Wednesday, July 18, 2012

Lord Bonkers' Diary: Nick Clegg’s ‘Hair-Shirt’ Tour


I have been busy in recent weeks organising an important event here in the East Midlands. I do not refer, let me hasten to add, to the visit of the ‘Olympic Torch’: for that piece of tomfoolery was devised by the beastly Albert Speer for the Berlin Games of 1936 and I shall have no part in it. So much so that, when it passed through Rutland, I stationed gamekeepers at every entrance to the Bonkers Hall Estate with soda siphons and strict orders to extinguish it should it show its face.

No, I am talking about my role as the regional co-ordinator of Nick Clegg’s ‘Hair-Shirt’ Tour. The newspapers say that this has been designed by “battle-hardened strategists” in his office, but that was not my experience. I was telephoned by a 12-year-old with a cut-glass accent and, he claimed, a first in PPE from Oxford.

“We want Nick to meet all the people he has upset,” the child piped.

“How long have you set aside for this?” I returned. “It could take rather a long time.”

Nevertheless, I set to with a will and have put together what may fairly be described as an impressive programme of meetings.
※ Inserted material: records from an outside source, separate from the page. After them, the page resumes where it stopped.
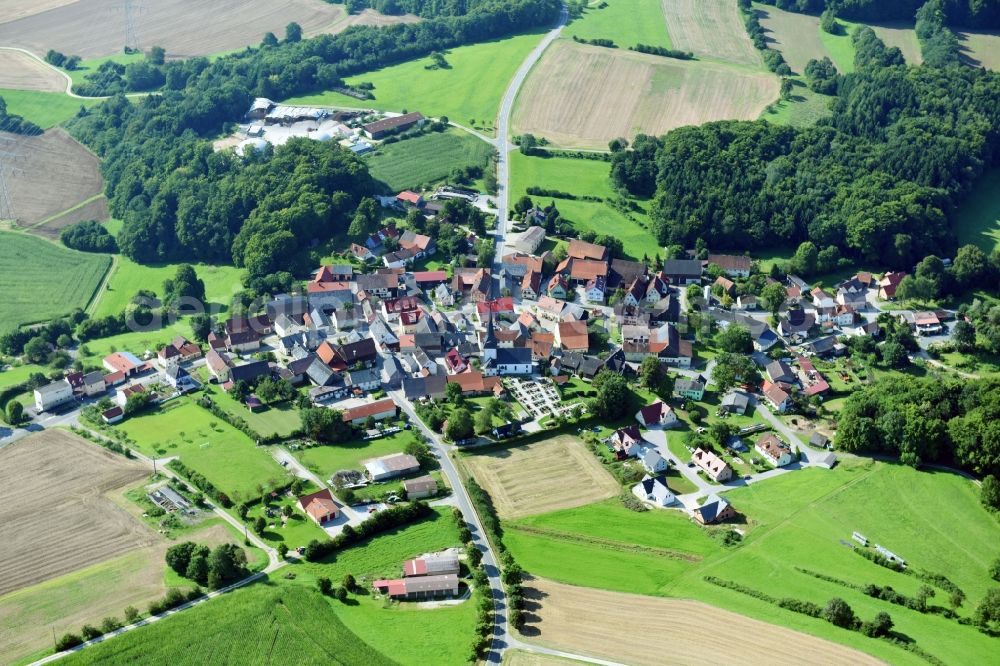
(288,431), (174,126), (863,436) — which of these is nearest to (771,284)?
(863,436)

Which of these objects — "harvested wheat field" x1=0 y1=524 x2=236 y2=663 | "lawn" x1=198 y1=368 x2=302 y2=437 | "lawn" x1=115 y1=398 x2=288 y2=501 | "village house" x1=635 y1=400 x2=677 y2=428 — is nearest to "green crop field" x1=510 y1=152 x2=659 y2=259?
"village house" x1=635 y1=400 x2=677 y2=428

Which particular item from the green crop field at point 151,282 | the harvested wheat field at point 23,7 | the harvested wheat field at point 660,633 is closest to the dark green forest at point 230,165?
the green crop field at point 151,282

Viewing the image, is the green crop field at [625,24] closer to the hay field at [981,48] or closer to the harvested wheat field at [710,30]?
the harvested wheat field at [710,30]

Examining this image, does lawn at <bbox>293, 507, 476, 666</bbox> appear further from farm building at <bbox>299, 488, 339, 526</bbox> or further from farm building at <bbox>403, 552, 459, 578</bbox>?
farm building at <bbox>299, 488, 339, 526</bbox>

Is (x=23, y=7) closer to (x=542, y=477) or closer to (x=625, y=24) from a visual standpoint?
(x=625, y=24)

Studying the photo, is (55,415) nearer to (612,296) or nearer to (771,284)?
(612,296)
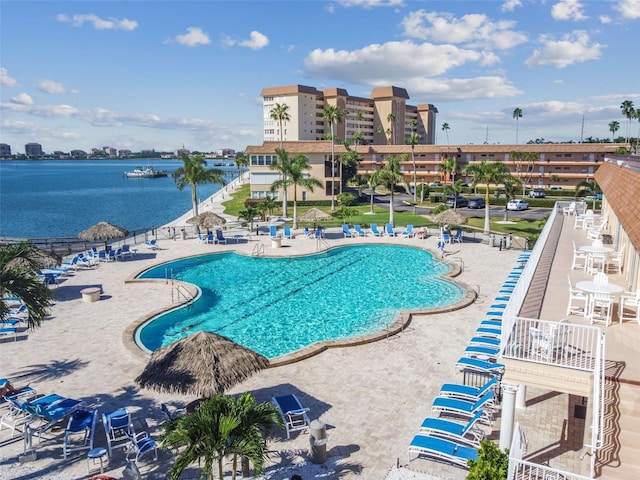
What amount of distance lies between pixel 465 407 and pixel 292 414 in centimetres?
407

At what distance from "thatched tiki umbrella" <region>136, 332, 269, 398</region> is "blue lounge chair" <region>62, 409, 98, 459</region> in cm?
133

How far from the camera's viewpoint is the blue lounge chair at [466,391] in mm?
11180

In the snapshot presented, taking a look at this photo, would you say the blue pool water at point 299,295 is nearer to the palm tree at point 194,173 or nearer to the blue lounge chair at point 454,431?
the blue lounge chair at point 454,431

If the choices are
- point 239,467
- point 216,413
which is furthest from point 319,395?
point 216,413

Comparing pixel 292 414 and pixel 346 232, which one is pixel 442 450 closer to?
pixel 292 414

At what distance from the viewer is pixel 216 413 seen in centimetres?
752

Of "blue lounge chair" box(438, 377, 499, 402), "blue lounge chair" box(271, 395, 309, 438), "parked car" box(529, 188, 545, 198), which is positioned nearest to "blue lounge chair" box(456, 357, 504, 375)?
"blue lounge chair" box(438, 377, 499, 402)

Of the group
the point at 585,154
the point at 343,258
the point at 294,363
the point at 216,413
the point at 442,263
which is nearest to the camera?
the point at 216,413

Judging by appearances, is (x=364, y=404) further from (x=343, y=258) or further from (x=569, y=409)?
(x=343, y=258)

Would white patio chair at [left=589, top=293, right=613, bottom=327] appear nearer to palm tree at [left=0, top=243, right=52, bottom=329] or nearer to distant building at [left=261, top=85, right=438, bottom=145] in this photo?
palm tree at [left=0, top=243, right=52, bottom=329]

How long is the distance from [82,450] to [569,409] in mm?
11330

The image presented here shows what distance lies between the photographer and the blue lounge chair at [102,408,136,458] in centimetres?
1003

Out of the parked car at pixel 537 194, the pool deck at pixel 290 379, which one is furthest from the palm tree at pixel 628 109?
the pool deck at pixel 290 379

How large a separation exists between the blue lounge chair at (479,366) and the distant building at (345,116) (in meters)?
97.9
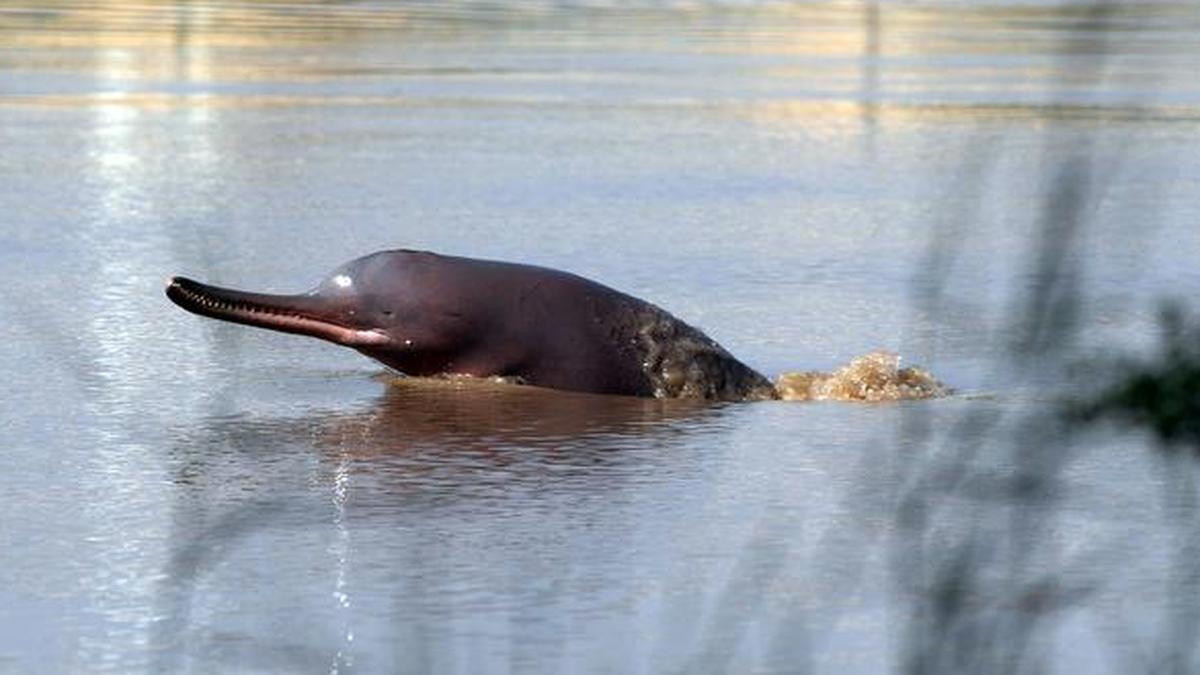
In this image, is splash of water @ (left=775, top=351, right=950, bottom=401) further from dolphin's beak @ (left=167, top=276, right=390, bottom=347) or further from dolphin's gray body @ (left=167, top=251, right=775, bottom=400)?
dolphin's beak @ (left=167, top=276, right=390, bottom=347)

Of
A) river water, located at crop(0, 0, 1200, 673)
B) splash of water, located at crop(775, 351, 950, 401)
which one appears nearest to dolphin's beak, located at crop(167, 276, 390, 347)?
river water, located at crop(0, 0, 1200, 673)

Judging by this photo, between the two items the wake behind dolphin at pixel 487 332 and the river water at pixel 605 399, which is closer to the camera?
the river water at pixel 605 399

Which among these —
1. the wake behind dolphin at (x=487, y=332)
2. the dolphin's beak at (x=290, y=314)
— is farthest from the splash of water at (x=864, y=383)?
the dolphin's beak at (x=290, y=314)

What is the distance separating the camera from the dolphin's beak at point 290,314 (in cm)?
689

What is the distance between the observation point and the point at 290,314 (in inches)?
275

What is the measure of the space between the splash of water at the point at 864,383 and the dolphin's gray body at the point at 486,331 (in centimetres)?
8

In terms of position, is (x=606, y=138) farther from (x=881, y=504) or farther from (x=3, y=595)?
(x=3, y=595)

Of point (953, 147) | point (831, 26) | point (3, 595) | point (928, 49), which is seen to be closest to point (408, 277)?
point (3, 595)

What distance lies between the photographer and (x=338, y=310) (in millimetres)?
6996

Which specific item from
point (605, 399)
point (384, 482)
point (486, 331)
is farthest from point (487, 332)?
point (384, 482)

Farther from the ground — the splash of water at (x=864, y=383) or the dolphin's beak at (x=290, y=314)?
the dolphin's beak at (x=290, y=314)

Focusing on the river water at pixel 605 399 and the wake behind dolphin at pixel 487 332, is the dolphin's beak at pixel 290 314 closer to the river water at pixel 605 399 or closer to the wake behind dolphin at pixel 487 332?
the wake behind dolphin at pixel 487 332

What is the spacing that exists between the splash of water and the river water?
0.14m

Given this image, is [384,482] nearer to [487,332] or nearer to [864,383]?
[487,332]
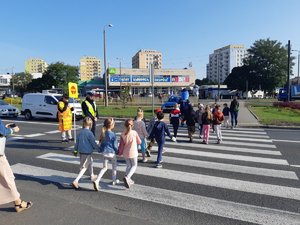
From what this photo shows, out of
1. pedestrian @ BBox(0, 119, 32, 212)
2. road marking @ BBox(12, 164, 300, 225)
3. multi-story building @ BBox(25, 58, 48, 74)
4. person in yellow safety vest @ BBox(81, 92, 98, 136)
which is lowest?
road marking @ BBox(12, 164, 300, 225)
Nick will first be taken to the University of Rutland at Belvoir, where the students remain rather cut up about his breaking that pledge he made on tuition fees. I would not worry too much about its famed Department of Hard Sums if I were him – those fellows tend to have thick glasses and their minds on higher things – but the chaps from the Department of Cryptozoology can cut up rough when the mood takes them. Not only that: they have an impressive menagerie to hand if they choose to deploy it: gryphons, dragons, cockatrice – you know the sort of thing.

Then it is on to Melton Mowbray to meet a delegation of disgruntled pork pie makers – those things can be surprisingly painful if they catch you just under the rib cage. After that, Nick will be entertained by unemployed Stilton miners. The tour will close with a meeting with civil liberties campaigners aghast at the government’s plans to snoop on all our conversations by telephone and electric internet. “I expect you know already,” I said when writing to Nick to confirm arrangements.

After that little lot, I image Nick will be in need of a stiff measure of Auld Johnston (that most prized of Highland malts) and a little rest and recuperation, so I have included a boat trip on Rutland Water in the programme of events. What Nick does not know, however, is that I have told Ruttie that I recently heard him making disobliging comments about plesiosaurs – that should certainly enable him to “welcome the hatred”!